Timeline of the history and evolution of computer memory

In the early 1940s, memory was only available up to a few bytes of space. One of the more significant signs of progress during this time was the invention of acoustic delay line memory. This technology enabled delay lines to store bits as sound waves in mercury, and quartz crystals to act as transducers to read and write bits. This process could store a few hundred thousand bits. In the late 1940s, nonvolatile memory began to be researched, and magnetic-core memory -- which enabled the recall of memory after a loss of power -- was created. By the 1950s, this technology had been improved and commercialized and led to the invention of PROM in 1956. Magnetic-core memory became so widespread that it was the main form of memory until the 1960s.

Metal-oxide-semiconductor field-effect transistors, also known as MOS semiconductor memory, was invented in 1959. This enabled the use of MOS transistors as elements for memory cell storage. MOS memory was cheaper and needed less power compared to magnetic-core memory. Bipolar memory, which used bipolar transistors, started being used in the early 1960s.

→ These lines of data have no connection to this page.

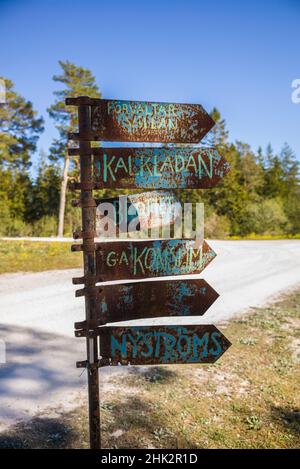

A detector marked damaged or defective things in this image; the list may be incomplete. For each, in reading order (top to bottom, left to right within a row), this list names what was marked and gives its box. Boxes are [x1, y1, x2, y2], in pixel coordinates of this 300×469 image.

rusty arrow sign [67, 97, 214, 143]
rusty arrow sign [93, 147, 230, 189]
rusty arrow sign [95, 189, 182, 236]
rusty arrow sign [95, 239, 214, 280]
rusty arrow sign [74, 278, 219, 326]
rusty arrow sign [77, 326, 230, 366]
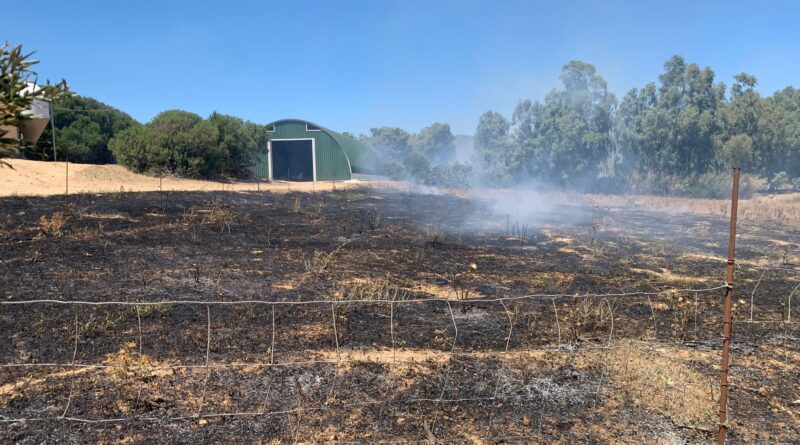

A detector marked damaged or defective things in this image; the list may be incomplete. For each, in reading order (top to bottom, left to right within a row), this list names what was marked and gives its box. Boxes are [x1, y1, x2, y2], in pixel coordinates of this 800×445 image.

rusty fence post [720, 166, 744, 444]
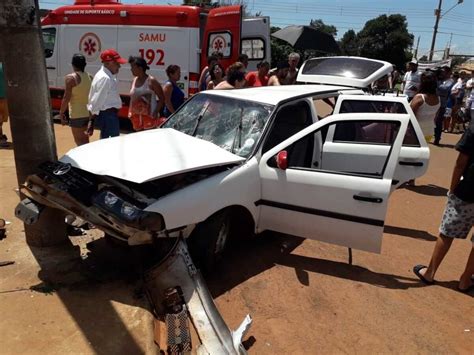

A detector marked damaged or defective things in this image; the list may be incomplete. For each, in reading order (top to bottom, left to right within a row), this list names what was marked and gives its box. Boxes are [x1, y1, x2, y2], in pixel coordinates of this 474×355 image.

broken headlight [92, 191, 163, 232]
cracked windshield [163, 94, 274, 158]
crashed white car [15, 57, 430, 270]
detached bumper piece [145, 241, 252, 354]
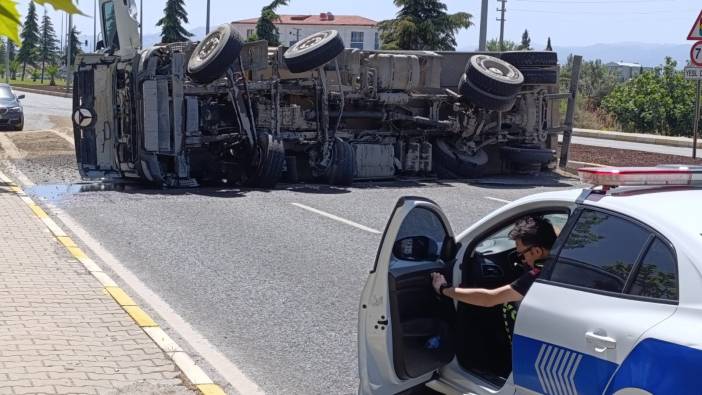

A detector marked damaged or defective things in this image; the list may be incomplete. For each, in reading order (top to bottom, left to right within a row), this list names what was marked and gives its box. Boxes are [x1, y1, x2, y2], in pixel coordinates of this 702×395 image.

overturned truck [73, 0, 572, 189]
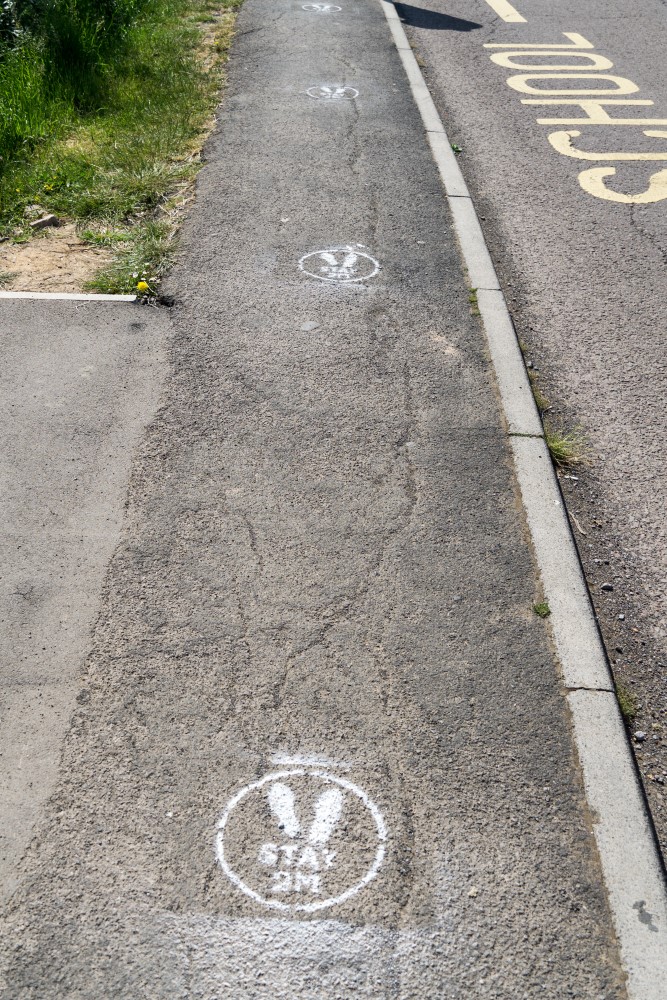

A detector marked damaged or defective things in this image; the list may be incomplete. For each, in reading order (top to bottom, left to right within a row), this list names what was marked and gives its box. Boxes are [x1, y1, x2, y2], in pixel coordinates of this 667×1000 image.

cracked asphalt [396, 0, 667, 860]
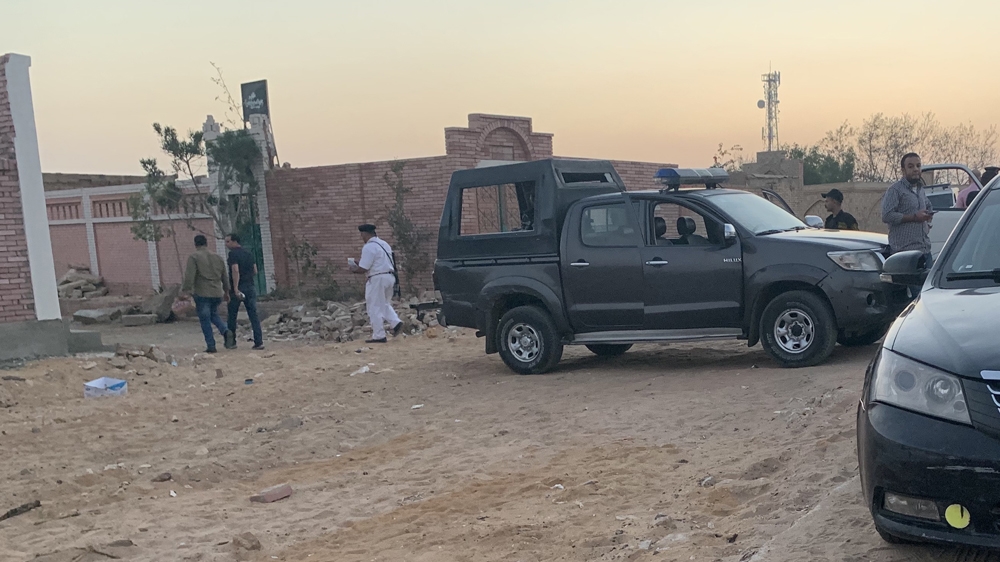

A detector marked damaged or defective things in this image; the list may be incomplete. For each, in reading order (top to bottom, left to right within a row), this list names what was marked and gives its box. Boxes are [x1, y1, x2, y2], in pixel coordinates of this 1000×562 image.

broken concrete block [250, 482, 292, 504]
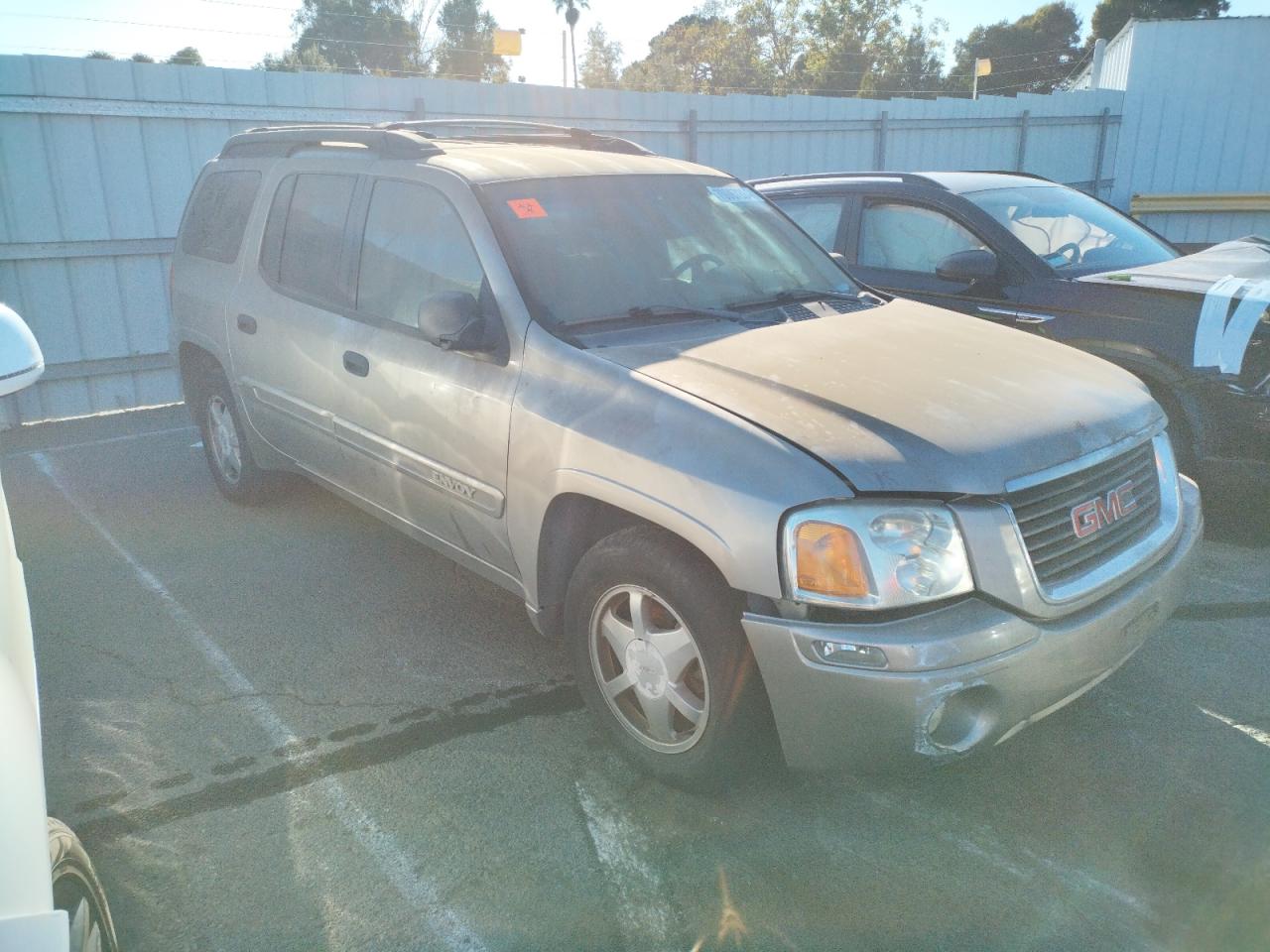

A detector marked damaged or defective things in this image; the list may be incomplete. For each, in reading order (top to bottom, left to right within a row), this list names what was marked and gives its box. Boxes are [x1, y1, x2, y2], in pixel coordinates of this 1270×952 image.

damaged front bumper corner [741, 477, 1199, 776]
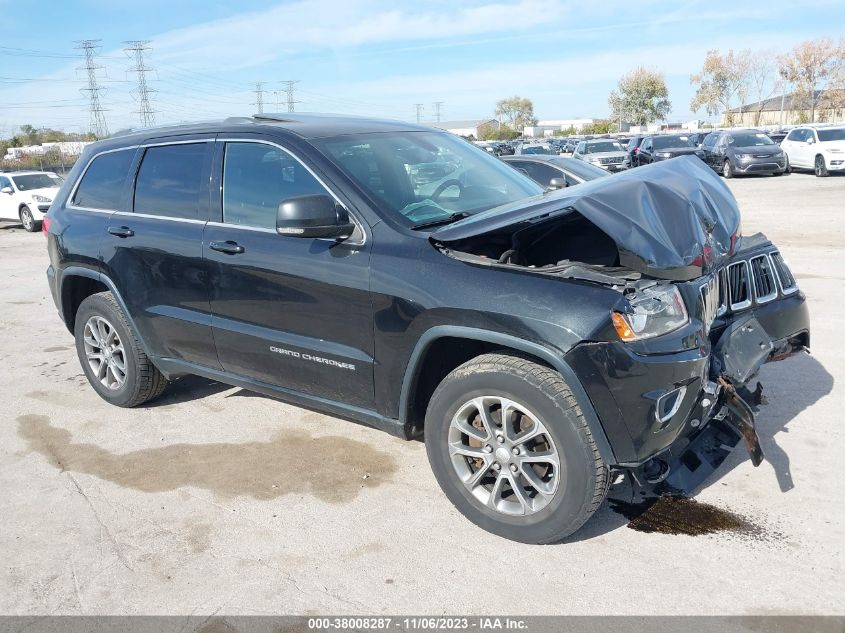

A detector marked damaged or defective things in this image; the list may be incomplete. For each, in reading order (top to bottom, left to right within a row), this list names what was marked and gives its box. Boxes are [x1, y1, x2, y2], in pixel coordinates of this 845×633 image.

damaged black suv [46, 112, 812, 540]
crumpled hood [436, 154, 740, 280]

In 1961, Bob Norman proposed the concept of solid-state memory being used on an integrated circuit (IC) chip. IBM brought memory into the mainstream in 1965. However, users found solid-state memory to be too expensive to use at the time compared to other memory types. Other advancements during the early to mid-1960s were the invention of bipolar SRAM, Toshiba's introduction of DRAM in 1965 and the commercial use of SRAM in 1965. The single-transistor DRAM cell was developed in 1966, followed by a MOS semiconductor device used to create ROM in 1967. From 1968 to the early 1970s, N-type MOS (NMOS) memory also started to become popularized.

By the early 1970s, MOS-based memory started becoming much more widely used as a form of memory. In 1970, Intel had the first commercial DRAM IC chip. One year later, erasable PROM was developed and EEPROM was invented in 1972.